66 cas sont désormais confirmés en France.

Un premier cas à Bordeaux

Selon le communiqué du CHU de Bordeaux, le patient hospitalisé « reste pour le moment dans une chambre isolée du CHU, sous surveillance médicale. Ce cas a été déclaré à l’ARS de Nouvelle Aquitaine, le suivi des éventuels cas contacts du patient est assuré. » Selon le dernier bilan de Santé Publique France, sur les 66 cas identifiés en France, 48 sont en Île-de-France, 8 en Occitanie, 5 en Auvergne-Rhône-Alpes, 2 en Normandie, un en Hauts-de-France, un en Centre-Val de Loire et un en Paca. « 61 ont fait l’objet d’une enquête, un a refusé d’être mis en examen, un reste injoignable et 3 sont en cours d’instruction ». Tous les cas sont des hommes, âgés de 22 à 63 ans (âge médian : 35 ans).

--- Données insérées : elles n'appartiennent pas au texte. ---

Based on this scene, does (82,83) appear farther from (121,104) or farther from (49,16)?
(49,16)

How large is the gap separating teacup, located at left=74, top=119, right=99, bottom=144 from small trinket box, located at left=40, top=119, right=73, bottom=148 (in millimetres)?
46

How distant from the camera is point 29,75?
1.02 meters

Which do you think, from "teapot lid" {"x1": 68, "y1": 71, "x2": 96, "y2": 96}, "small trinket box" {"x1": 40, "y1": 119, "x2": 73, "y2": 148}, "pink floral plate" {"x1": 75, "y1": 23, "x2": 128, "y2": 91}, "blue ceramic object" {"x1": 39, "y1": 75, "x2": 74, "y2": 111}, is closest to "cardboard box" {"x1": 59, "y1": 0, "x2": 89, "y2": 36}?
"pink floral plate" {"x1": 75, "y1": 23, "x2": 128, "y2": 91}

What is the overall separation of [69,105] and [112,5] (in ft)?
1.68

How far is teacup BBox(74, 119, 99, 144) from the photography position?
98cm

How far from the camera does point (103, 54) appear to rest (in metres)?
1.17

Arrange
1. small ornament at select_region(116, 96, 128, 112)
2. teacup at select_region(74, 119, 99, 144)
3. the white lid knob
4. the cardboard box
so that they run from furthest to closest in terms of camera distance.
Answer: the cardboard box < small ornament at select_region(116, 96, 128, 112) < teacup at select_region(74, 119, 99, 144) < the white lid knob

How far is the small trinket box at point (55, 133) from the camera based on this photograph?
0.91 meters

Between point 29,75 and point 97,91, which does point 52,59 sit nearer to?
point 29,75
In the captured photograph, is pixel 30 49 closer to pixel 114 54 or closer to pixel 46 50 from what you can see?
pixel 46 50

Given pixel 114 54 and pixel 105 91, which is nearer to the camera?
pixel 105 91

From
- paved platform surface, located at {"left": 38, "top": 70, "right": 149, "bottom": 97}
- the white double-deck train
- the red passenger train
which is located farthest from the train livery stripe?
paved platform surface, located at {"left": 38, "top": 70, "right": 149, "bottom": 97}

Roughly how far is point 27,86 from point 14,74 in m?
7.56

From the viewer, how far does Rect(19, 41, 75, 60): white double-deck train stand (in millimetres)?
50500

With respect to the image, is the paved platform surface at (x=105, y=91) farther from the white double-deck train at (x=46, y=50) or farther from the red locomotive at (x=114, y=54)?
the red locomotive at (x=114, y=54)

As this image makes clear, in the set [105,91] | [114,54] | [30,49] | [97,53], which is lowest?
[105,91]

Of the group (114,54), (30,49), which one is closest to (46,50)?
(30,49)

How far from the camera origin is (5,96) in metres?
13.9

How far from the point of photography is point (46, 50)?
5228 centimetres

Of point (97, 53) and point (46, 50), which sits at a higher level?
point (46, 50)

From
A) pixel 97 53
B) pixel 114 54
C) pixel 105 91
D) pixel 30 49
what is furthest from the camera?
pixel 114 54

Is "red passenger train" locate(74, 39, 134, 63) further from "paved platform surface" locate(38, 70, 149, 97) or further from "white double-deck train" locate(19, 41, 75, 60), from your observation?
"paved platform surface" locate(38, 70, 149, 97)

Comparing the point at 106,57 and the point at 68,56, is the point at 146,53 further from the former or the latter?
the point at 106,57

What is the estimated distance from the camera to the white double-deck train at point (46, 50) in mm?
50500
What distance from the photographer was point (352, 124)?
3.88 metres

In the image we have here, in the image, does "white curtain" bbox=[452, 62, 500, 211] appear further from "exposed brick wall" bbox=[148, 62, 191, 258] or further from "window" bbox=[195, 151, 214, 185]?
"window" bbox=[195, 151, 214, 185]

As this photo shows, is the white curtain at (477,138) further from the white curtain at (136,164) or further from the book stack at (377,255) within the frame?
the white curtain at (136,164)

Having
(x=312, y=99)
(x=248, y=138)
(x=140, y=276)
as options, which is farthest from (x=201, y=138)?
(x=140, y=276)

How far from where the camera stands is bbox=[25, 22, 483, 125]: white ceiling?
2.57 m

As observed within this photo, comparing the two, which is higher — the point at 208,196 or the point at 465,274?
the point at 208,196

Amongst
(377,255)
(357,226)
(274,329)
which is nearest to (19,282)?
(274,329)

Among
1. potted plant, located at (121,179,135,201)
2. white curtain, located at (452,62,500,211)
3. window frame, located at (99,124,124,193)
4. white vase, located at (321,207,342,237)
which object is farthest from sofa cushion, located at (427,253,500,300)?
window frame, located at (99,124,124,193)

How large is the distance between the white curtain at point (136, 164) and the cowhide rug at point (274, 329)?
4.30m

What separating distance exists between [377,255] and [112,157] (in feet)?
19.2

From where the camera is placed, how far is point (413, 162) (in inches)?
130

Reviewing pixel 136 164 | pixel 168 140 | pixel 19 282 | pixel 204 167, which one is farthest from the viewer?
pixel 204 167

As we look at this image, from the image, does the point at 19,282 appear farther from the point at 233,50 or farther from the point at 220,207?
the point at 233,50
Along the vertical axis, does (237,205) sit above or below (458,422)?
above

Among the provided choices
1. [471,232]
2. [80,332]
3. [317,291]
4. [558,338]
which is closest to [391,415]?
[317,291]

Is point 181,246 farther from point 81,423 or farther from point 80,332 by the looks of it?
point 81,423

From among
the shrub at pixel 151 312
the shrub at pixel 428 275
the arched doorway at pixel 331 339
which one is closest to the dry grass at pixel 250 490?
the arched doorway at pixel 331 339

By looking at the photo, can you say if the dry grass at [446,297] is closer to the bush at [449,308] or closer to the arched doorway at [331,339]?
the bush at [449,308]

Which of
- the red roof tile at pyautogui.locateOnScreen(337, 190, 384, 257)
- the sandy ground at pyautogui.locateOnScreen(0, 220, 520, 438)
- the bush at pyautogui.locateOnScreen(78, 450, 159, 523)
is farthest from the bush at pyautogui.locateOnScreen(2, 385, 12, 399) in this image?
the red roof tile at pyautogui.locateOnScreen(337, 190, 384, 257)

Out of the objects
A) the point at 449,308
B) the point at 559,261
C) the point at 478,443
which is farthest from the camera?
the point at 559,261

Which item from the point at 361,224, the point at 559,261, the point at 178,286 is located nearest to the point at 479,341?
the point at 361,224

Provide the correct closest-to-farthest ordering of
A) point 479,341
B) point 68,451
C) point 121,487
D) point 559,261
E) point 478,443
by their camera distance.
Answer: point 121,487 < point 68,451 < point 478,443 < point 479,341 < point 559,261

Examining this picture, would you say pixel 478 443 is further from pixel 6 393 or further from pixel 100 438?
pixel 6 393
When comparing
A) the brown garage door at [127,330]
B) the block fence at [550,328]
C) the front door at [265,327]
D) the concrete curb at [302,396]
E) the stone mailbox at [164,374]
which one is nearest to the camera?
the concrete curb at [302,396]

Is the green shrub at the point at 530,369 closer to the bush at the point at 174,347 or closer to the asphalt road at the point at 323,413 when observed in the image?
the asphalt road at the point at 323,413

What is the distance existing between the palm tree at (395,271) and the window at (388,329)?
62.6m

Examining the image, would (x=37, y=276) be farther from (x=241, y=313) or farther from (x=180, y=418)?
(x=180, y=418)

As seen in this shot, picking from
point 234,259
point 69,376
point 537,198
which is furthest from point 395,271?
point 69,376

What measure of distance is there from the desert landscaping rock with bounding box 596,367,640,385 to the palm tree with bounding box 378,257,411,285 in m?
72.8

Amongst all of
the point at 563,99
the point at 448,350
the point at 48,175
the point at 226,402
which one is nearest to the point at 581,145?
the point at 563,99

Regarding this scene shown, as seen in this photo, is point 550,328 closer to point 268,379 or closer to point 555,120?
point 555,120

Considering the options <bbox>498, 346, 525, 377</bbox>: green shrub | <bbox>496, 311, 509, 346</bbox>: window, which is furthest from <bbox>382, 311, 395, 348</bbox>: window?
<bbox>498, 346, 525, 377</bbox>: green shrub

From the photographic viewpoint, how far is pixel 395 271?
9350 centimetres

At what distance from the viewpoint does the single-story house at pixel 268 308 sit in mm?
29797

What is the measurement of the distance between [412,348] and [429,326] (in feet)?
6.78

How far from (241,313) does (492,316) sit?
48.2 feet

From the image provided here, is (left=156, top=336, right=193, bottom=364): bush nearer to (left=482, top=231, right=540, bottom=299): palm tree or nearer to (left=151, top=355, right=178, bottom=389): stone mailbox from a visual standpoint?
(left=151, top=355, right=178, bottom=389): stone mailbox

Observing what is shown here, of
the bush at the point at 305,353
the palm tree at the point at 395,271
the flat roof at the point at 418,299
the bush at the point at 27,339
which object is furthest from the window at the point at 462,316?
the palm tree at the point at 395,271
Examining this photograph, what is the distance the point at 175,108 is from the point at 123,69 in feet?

Qu’est-ce que le monkeypox ?

C’est une maladie due à un virus proche de celui de la variole humaine. Initialement d’origine animale, notamment dans les forêts tropicales d’Afrique centrale et occidentale, elle peut être transmise à l’homme à partir d’animaux sauvages, comme les rongeurs ou les primates. Il s’agit d’un phénomène rare, et encore plus limité entre humains.

Les symptômes chez l’homme sont similaires à ceux de la variole, mais moins graves : pustules, fièvre, symptômes respiratoires pouvant conduire à la mort dans certains cas.

Selon France InfoAlors que la mortalité de la variole humaine pourrait avoisiner les 30%, la variole du singe telle que nous la connaissons guérit généralement spontanément. Les cas graves surviennent plus fréquemment chez les enfants et sont liés à l’importance de l’exposition au virus, à l’état de santé du patient et aux complications éventuelles.

Dans les pays africains où la maladie est endémique, le taux de mortalité varie de 1 à 10%. Le Centre européen de prévention et de contrôle des maladies indique que la souche virale détectée en Europe, originaire d’Afrique de l’Ouest, a un taux moyen de létalité de 3,6 %. »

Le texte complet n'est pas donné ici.